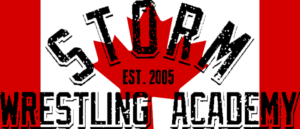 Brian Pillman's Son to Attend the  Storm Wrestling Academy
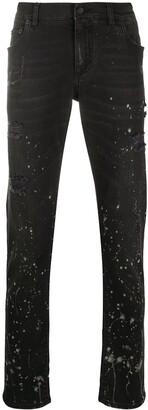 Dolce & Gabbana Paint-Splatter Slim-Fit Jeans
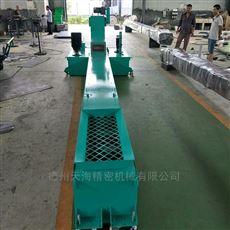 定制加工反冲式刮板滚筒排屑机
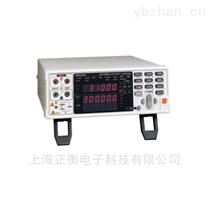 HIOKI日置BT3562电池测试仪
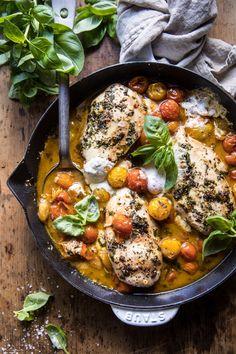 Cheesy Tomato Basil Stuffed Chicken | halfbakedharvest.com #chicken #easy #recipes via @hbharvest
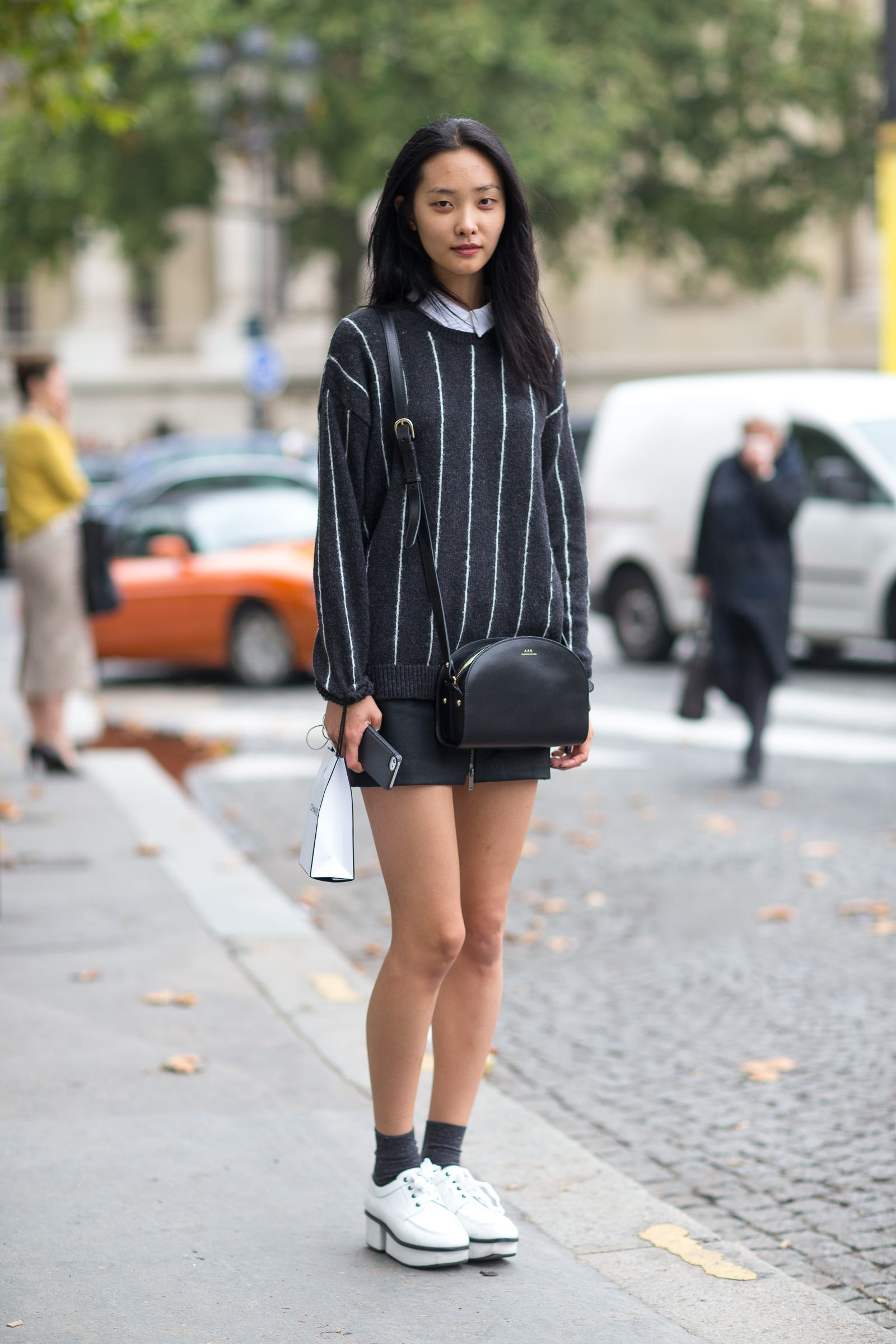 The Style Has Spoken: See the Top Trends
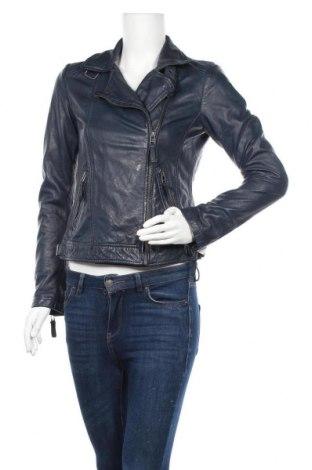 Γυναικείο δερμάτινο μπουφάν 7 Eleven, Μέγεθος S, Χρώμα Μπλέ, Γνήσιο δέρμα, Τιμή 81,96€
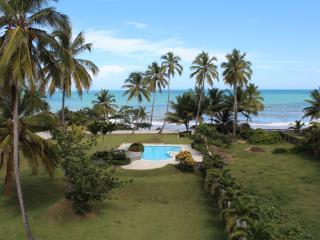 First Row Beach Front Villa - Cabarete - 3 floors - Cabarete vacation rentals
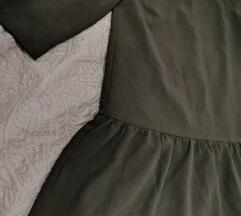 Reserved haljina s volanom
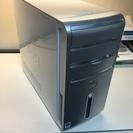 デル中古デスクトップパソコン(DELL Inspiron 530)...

---+---

• Task to complete: Write out the data above in full and exactly, but not the pictures.

• Worked solution:
 Brian Pillman's Son to Attend the  Storm Wrestling Academy
 Dolce & Gabbana Paint-Splatter Slim-Fit Jeans
 定制加工反冲式刮板滚筒排屑机
 HIOKI日置BT3562电池测试仪
 Cheesy Tomato Basil Stuffed Chicken | halfbakedharvest.com #chicken #easy #recipes via @hbharvest
 The Style Has Spoken: See the Top Trends
 Γυναικείο δερμάτινο μπουφάν 7 Eleven, Μέγεθος S, Χρώμα Μπλέ, Γνήσιο δέρμα, Τιμή 81,96€
 First Row Beach Front Villa - Cabarete - 3 floors - Cabarete vacation rentals
 Reserved haljina s volanom
 デル中古デスクトップパソコン(DELL Inspiron 530)...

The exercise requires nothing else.